# [Texte d'étude]
--

En ayant aussi mis l’accent sur la notion d’infection collective, les films de Romero et leurs innombrables rejetons (la série Walking Dead, inspirée de la bande dessinée éponyme, la saga 28 jours plus tard, les différentes adaptations de Je suis une légende, la série de jeux vidéo The Last of Us…) ont peut-être figuré la métamorphose la plus presciente de la pop culture contemporaine, comme le relève David Honnorat : “Le fait d’être dans une pandémie réveille une multitude de scènes ou de choses qu’on a pu voir dans les films de zombies”. Ces derniers ont plus que les autres mis en scène une métamorphose non seulement du corps mais aussi de l’espace, d’une manière très directement présente : checkpoints, hôpitaux de fortune, villes confinées et désertées reconquises par des animaux… Par ses doubles sens politiques, par les mutations du monde qu’il a étonnamment anticipées, mais aussi par sa nature physique, le zombie est un humain métamorphosé qui nous parle aujourd’hui très directement, parce que “le zombie est aussi une métamorphose bien réelle : c’est le corps en putréfaction, c’est ce qui nous guette tous et toutes”.

Le retour des loups

Si les vampires, dans une certaine mesure, mais surtout les superhéros et les zombies, occupent toujours une position culminante à l’argus 2021 de la pop culture, ils n’ont toutefois plus rien à prouver, et leur assise sur l’imaginaire mondial perd forcément de son intensité à force que le public s’est habitué à cette hégémonie. Climat idéal pour faire émerger depuis la jeune création une nouvelle figure de métamorphose, ou plutôt faire renaître un motif quelque peu oublié : le loup-garou. Il est à l’honneur de deux titres récents issus de la frange indépendante. D’abord The Wolf of Snow Hollow, de Jim Cummings, qui est l’un des principaux espoirs de la scène underground américaine depuis le triomphe de son premier film Thunder Road au festival South by Southwest (“l’autre” grand-messe indé avec Sundance). Ensuite Teddy, de Ludovic et Zoran Boukherma, qui incarne un certain renouveau du cinéma de genre français et devrait sortir en salles au printemps – si salles ouvertes il y a. Ses auteurs défendent le réinvestissement de cette figure artisanale du cinéma de métamorphoses, incontournable de l’horreur pop américaine des années 80 (Hurlements, Le Loup-garou de Londres, le clip “Thriller” de Michael Jackson…), comme un motif qui a beaucoup à dire de l’époque contemporaine : “En centrant l’histoire sur un jeune garçon marginalisé dans son village, on s’est dit que le loup-garou pouvait résonner avec beaucoup de choses actuelles liées aux complexes de classe, mais aussi à la radicalisation”. Teddy, petit agité sympathique, rebelle sans cause semant gentiment la pagaille dans son village des Pyrénées, glisse dans une désocialisation aggravée et une violence qu’il ne maîtrise pas à mesure que la bestialité s’empare de lui. Même si leur film a une teinte comique, les frères Boukherma en revendiquent l’écho terroriste, rappelant le vocable souvent apposé aux auteurs isolés d’attentat : “loup solitaire”.

--

# [Activité]
Reprenez le texte sur les figures de métamorphose dans la pop culture après sa dernière phrase et rédigez-en la suite.

# [Matériel présenté]
--

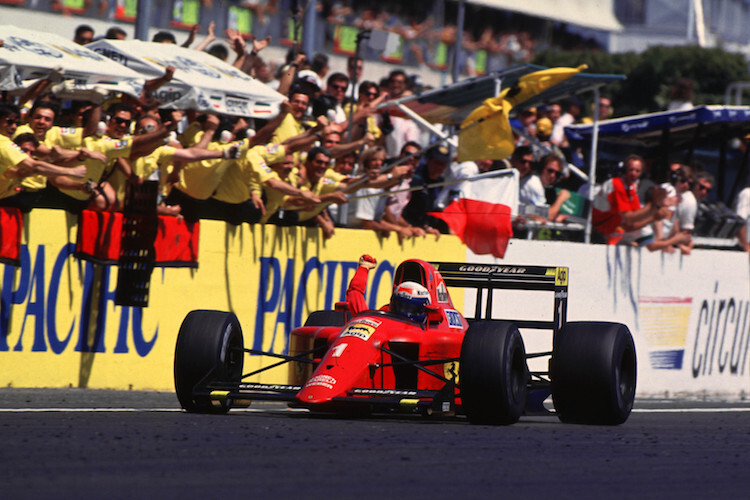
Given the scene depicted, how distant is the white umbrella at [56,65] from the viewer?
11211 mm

--

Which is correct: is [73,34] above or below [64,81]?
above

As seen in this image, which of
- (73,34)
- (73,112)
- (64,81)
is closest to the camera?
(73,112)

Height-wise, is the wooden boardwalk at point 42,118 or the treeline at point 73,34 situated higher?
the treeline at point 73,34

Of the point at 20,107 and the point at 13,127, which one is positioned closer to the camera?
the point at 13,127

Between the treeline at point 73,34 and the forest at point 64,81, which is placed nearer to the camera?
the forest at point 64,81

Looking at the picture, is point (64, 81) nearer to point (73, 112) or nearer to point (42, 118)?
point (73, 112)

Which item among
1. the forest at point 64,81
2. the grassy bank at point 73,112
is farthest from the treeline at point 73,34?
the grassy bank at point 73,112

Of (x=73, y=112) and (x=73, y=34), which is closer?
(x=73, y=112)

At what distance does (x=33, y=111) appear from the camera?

--

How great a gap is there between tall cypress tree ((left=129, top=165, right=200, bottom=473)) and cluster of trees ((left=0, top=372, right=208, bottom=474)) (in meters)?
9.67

--

# [Réponse produite]
Future star de la métamorphose pop culturelle ou simple marotte passagère du cinéma indépendant ? En quoi se transformeront les corps dans les temps à venir ? Sans trancher, David Honnorat admet volontiers la métamorphose comme force primitive de la création : “L’enjeu d’une histoire, c’est de métamorphoser son personnage principal. Et par ailleurs, le cinéma en soi est une histoire de métamorphose : plus que n’importe quel art, il repose sur l’imitation et la transformation, et Portrait de la jeune fille en feu est une métamorphose de Titanic.” Mais, par-dessus tout, il rappelle la principale métamorphose, la seule qui importe vraiment : “Il y a une démarche dans la fiction, quelle qu’elle soit, qui est d’essayer d’arracher le lecteur ou le spectateur à ce qu’il est. Lire, voir un film, une série, une pièce de théâtre, c’est se transformer.”